The article lists several “rules” that govern the process of evolution; he admits that while his description is simple, the actual process of evolution involves advantageous traits becoming adopted, and unfavorable traits being discarded. This, according to the author, is why people of faith should not discount evolution, and why evolution and faith are not mutually exclusive points of view. He posits that it is very possible that God, when creating the universe, also created those rules by which evolution happens, and there is simply no way anyone can deny the cold, hard facts of evolution.
With that in mind, the issue at hand is an epistemological one. How can we (assuming we support and believe in the theory of evolution) win the debate over evolution? According to Blanchard, people who support the evolutionary view of natural history cannot continue to treat evolution like a matter of faith, and should not see it as incompatible with the various faiths that currently reject evolution. Our belief in evolution comes not only from theories that have been proven by fact, but it also comes from our daily participation in the phenomenon itself. As the author states, anybody who eats a strawberry or enjoys the company of their dog is recognizing the results of evolution, whether they know it or not. So perhaps the better thing to do would be instead of debating evolution itself, to find ways of making it compatible with the views of those who currently reject what is irrefutable.

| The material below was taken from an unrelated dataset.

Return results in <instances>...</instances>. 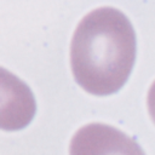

At least in the United States, the debate over evolution is extremely intense, usually involving opposing political views. The current debate is substantively empty, as evolution is fact, which explains its dysfunction and unproductiveness. So is it a worthwhile endeavor to attempt to find a way to reconcile evolution and religion? As scientists discover more and more evidence supporting evolution, what will the debate look like in a generation? Will there even be a debate?